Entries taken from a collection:
──────────────────────────────

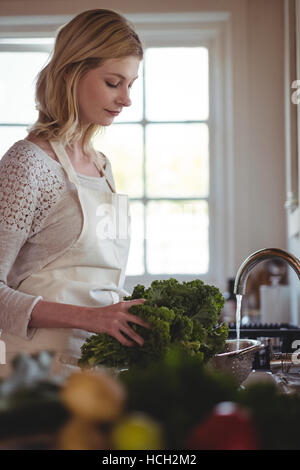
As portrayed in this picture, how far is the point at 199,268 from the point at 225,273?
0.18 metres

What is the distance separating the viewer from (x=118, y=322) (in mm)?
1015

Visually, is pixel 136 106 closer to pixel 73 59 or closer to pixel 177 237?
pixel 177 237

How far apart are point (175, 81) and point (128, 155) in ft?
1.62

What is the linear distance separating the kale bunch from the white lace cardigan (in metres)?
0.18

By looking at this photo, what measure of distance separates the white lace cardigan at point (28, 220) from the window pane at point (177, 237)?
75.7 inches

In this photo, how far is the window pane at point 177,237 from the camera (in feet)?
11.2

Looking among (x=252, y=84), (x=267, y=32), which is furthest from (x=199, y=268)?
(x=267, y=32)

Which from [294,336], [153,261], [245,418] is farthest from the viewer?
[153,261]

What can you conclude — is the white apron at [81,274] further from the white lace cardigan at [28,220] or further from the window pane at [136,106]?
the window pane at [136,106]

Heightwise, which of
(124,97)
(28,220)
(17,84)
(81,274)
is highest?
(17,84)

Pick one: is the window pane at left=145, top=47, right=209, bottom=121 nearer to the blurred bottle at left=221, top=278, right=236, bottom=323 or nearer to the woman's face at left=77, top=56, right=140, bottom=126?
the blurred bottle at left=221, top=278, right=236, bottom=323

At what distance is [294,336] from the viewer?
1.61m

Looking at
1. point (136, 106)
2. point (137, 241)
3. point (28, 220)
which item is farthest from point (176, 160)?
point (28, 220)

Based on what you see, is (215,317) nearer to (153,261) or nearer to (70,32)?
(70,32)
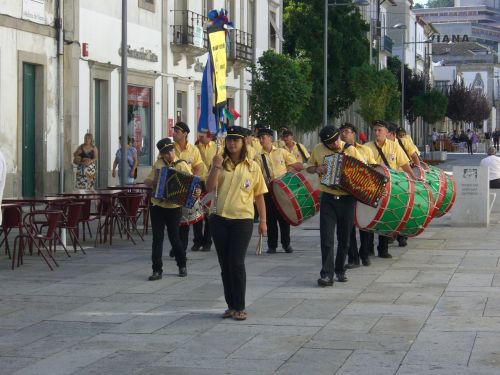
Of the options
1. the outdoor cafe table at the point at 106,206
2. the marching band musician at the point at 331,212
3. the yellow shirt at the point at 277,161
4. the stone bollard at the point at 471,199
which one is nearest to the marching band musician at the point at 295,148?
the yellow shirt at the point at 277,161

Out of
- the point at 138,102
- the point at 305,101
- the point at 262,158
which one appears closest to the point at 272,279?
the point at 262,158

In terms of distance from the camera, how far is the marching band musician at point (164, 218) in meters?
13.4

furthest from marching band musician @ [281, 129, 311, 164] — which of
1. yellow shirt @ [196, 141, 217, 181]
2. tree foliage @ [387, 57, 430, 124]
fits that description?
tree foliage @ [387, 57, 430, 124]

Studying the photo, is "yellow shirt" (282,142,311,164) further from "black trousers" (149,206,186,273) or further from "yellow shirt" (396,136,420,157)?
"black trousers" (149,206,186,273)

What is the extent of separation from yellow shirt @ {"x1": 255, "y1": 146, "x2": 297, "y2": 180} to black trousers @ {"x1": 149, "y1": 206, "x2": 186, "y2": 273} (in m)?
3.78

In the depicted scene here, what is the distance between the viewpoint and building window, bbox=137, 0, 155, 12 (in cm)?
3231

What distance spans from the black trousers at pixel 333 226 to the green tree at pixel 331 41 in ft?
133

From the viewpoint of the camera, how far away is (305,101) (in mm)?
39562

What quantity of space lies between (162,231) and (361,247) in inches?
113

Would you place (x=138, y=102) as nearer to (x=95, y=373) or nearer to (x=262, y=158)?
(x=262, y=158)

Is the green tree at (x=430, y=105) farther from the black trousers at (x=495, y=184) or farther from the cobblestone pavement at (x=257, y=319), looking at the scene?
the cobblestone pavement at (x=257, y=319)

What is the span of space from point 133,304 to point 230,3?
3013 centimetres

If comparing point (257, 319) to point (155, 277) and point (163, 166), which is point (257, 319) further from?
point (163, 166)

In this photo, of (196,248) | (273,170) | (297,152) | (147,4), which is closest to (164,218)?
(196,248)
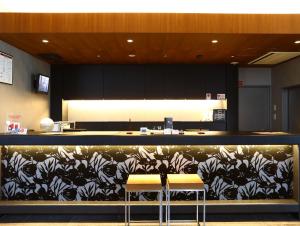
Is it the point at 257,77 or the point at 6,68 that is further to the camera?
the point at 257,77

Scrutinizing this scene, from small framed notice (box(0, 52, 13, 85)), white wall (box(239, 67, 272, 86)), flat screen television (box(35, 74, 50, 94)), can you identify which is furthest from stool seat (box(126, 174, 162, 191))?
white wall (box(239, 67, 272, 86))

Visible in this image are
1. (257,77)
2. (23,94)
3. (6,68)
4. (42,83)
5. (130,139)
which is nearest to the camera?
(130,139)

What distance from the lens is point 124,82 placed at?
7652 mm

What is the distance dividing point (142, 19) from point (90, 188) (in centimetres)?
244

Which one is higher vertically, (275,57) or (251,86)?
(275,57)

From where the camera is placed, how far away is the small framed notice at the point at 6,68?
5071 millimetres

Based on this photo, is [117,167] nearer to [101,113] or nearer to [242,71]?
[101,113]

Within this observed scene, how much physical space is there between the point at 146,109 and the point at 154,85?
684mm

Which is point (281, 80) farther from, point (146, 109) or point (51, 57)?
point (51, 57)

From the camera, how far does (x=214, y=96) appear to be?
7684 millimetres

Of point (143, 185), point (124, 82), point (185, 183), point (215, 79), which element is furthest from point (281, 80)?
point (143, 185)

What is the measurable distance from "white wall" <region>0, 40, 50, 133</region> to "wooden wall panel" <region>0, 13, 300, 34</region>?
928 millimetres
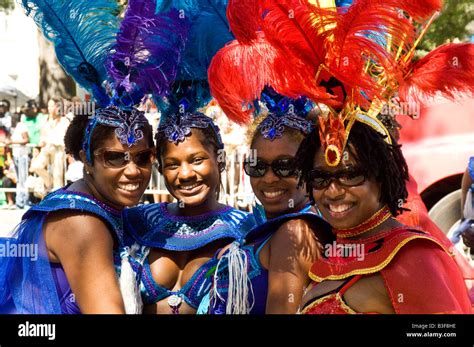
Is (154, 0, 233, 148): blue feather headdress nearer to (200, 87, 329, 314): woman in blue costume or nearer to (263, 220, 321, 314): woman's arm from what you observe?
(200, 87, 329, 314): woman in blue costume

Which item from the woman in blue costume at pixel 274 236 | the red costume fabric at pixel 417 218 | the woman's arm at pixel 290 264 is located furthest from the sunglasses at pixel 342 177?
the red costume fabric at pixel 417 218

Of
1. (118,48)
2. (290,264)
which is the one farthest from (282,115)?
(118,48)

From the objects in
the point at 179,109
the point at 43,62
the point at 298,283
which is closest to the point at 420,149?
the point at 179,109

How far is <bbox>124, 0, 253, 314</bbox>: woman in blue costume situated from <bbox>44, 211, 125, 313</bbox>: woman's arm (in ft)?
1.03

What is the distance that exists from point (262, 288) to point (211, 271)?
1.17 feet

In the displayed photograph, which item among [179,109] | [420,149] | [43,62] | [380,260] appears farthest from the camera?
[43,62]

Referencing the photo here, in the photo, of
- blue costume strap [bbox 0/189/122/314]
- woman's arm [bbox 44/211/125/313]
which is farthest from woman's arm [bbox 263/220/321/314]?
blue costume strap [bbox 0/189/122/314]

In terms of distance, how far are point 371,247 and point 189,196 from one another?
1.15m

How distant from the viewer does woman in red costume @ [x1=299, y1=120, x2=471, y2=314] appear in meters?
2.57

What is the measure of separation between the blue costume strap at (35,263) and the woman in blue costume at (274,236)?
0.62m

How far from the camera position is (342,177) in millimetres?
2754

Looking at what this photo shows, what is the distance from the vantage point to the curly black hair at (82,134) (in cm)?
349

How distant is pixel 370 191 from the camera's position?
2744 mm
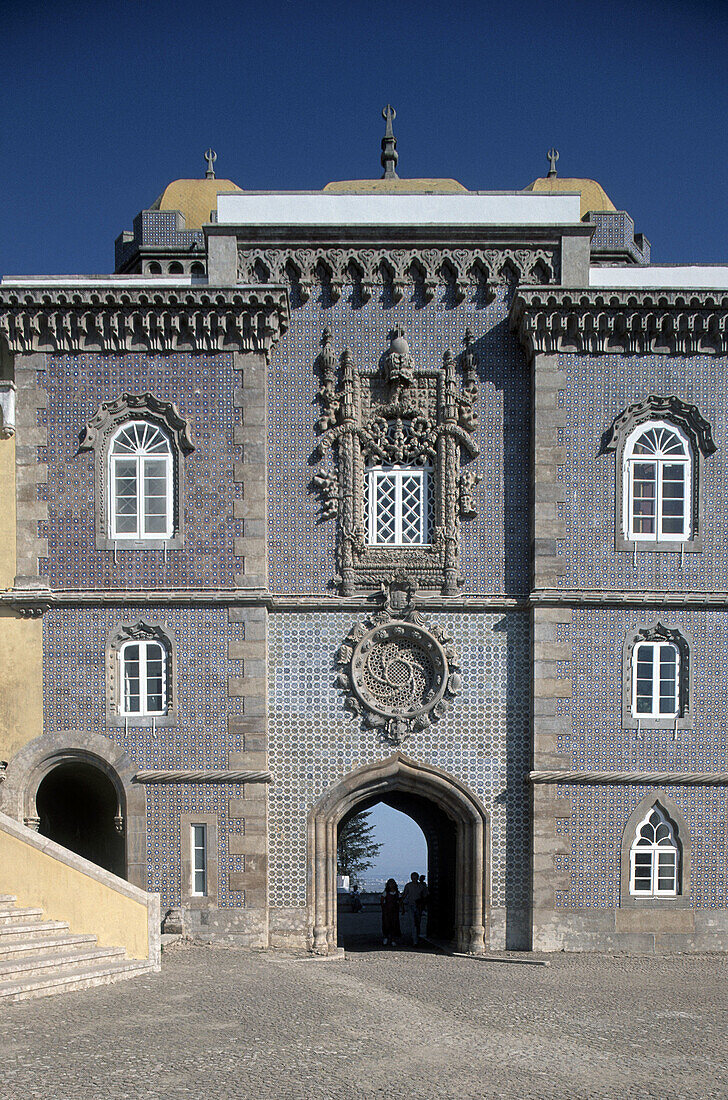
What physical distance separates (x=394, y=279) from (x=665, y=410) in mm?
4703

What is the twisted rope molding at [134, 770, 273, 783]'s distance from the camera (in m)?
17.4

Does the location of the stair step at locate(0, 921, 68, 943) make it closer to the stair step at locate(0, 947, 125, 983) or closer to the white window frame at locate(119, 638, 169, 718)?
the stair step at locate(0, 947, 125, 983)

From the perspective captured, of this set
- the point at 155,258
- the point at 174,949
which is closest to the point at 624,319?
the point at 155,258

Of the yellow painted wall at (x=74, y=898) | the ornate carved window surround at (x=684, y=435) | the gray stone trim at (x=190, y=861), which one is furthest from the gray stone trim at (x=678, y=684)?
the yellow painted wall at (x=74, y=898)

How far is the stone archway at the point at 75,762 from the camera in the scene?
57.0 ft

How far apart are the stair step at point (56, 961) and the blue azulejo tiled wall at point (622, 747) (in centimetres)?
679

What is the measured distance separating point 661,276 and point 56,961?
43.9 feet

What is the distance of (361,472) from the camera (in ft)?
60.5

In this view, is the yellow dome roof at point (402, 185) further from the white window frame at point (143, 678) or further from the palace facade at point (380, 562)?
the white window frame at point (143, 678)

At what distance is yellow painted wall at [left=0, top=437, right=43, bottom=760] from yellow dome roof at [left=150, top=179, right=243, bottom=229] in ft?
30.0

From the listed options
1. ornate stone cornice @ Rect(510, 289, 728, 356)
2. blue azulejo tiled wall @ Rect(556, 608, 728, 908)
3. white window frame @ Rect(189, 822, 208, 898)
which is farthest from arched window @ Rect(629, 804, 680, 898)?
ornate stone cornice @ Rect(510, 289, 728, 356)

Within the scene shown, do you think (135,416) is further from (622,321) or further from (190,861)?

──────────────────────────────

- Task details -
Output an exact copy of the lines from the one with "What is the measure of" through the closing line of the records, inclusive, without any images.

- Problem solution -
What is the measure of separation between the blue costume strap at (35,263) and the woman in blue costume at (274,236)?
0.62m

How far from the camera position is (342,177) in millimetres?
2754

Looking at what this photo shows, what is the distance from the vantage point to the curly black hair at (82,134) (in cm)?
349

How distant is pixel 370 191 from the camera's position?
2744 mm
What physical distance separates (x=394, y=279) from (x=665, y=410) in mm?
4703

What is the twisted rope molding at [134, 770, 273, 783]'s distance from the camera (in m)?
17.4

Does the location of the stair step at locate(0, 921, 68, 943) make it closer to the stair step at locate(0, 947, 125, 983) or closer to the white window frame at locate(119, 638, 169, 718)?
the stair step at locate(0, 947, 125, 983)

From the perspective captured, of this set
- the point at 155,258
- the point at 174,949
which is closest to the point at 624,319?
the point at 155,258

Of the yellow painted wall at (x=74, y=898) | the ornate carved window surround at (x=684, y=435) | the gray stone trim at (x=190, y=861), which one is furthest from the gray stone trim at (x=678, y=684)?
the yellow painted wall at (x=74, y=898)

How far is the stone archway at the point at 75,762 from the camera in the scene?
57.0 ft

How far apart are the stair step at point (56, 961) and the blue azulejo tiled wall at point (622, 747) (in centimetres)?
679

What is the measured distance separating point 661,276 and point 56,961?
43.9 feet

What is the distance of (361,472) from the camera (in ft)?
60.5

In this view, is the yellow dome roof at point (402, 185) further from the white window frame at point (143, 678) or further from the palace facade at point (380, 562)?
the white window frame at point (143, 678)

At what distance is yellow painted wall at [left=0, top=437, right=43, bottom=760] from yellow dome roof at [left=150, top=179, right=243, bottom=229] in ft?
30.0

From the listed options
1. ornate stone cornice @ Rect(510, 289, 728, 356)
2. blue azulejo tiled wall @ Rect(556, 608, 728, 908)
3. white window frame @ Rect(189, 822, 208, 898)
which is farthest from arched window @ Rect(629, 804, 680, 898)?
ornate stone cornice @ Rect(510, 289, 728, 356)

Within the scene shown, do you think (135,416) is further from (622,321) or further from (190,861)?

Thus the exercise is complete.